COMPLETA QUANTO SEGUE –
• A. Riscrivi come elenco puntato il paragrafo del brano che comincia con «Dio non si è limitato», mantenendone i fatti principali.
• B. Indica se le affermazioni seguenti concordano con il brano. Per ciascuna rispondi sì o no e cita esattamente le parole decisive: (i) Dio si è mostrato soltanto attraverso la creazione; (ii) gli angeli si rivolgono agli uomini di Galilea; (iii) Gesù ritornerà dal cielo.

SEZIONE DEL TESTO –
^^^^^^^^

Dio non si è limitato a mostrarsi attraverso la creazione, ma ha parlato con l’uomo, gli ha spiegato il suo piano per lui, la via da seguire per la salvezza eterna. E poi è sceso dai cieli e si è fatto uomo in Gesù, camminando e vivendo con noi. E morendo per noi. E rivivendo per noi. Gesù è poi tornato in quel cielo da cui è venuto e "si è seduto alla destra del trono della Maestà nei cieli" (Ebrei 8:1). Ma da quello stesso cielo ritornerà, come annunciato dagli angeli ai suoi discepoli: «Uomini di Galilea, perché state a guardare verso il cielo? Questo Gesù, che vi è stato tolto ed è stato elevato in cielo, ritornerà nella medesima maniera in cui lo avete visto andare in cielo» (Atti 1:11).

^^^^^^^^

DATI REGISTRATI –
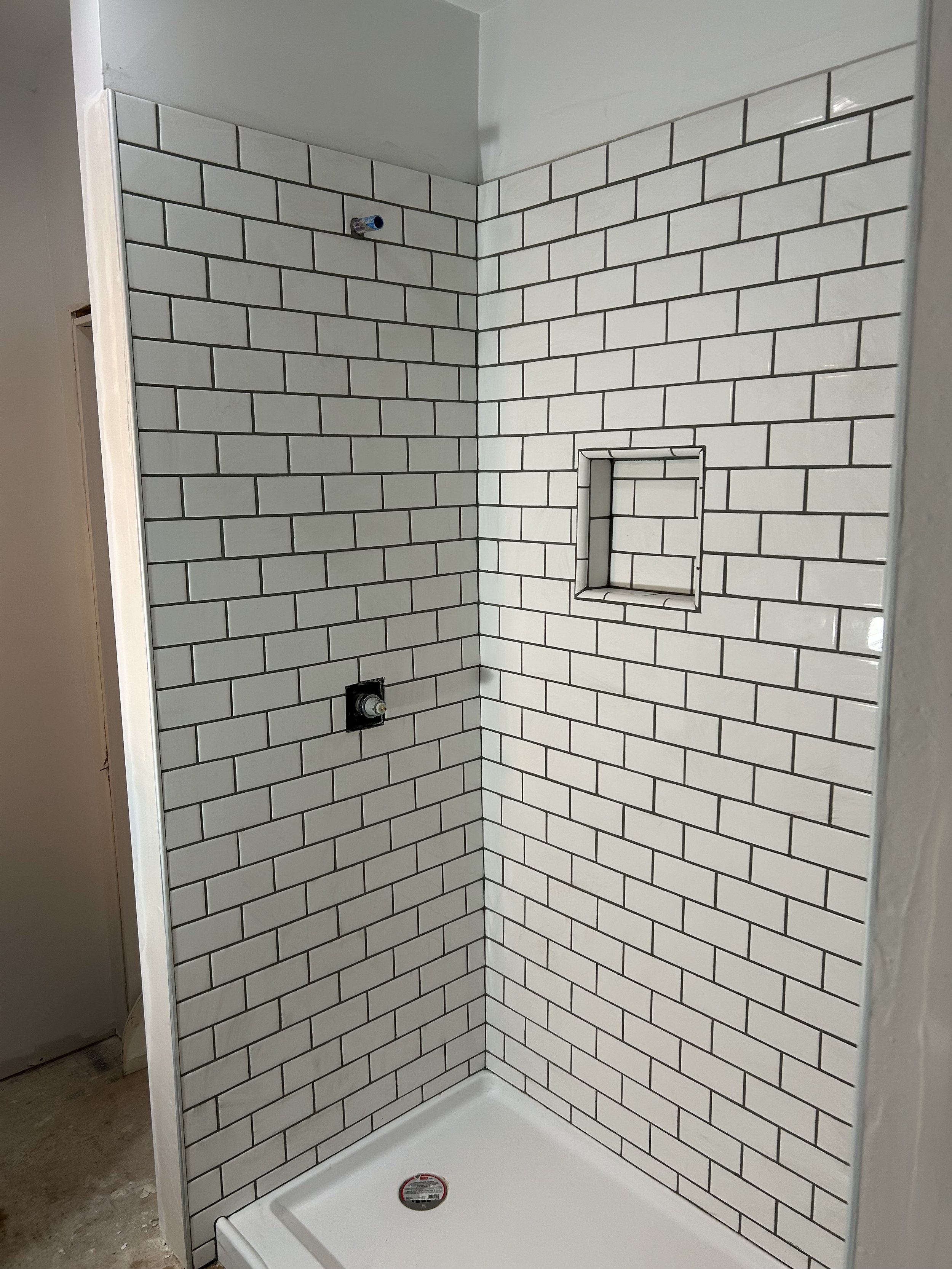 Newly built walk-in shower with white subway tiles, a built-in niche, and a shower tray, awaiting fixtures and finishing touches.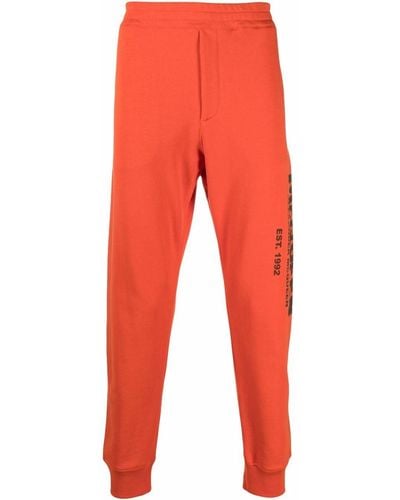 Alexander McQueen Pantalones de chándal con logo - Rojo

^^^^^^^^

RISPOSTE PER NUMERO –
• A.
- Dio si è mostrato attraverso la creazione. Ha anche parlato con l’uomo e gli ha spiegato il suo piano e la via per la salvezza eterna.
- È sceso dai cieli e si è fatto uomo in Gesù, che è vissuto con noi, è morto per noi ed è rivissuto per noi.
- Gesù è tornato in cielo e siede alla destra del trono della Maestà (Ebrei 8:1).
- Dal cielo ritornerà nello stesso modo in cui è salito, come gli angeli annunciarono ai discepoli (Atti 1:11).

• B.
(i) No: «Dio non si è limitato a mostrarsi attraverso la creazione, ma ha parlato con l’uomo».
(ii) Sì: «Uomini di Galilea, perché state a guardare verso il cielo?».
(iii) Sì: «Ma da quello stesso cielo ritornerà».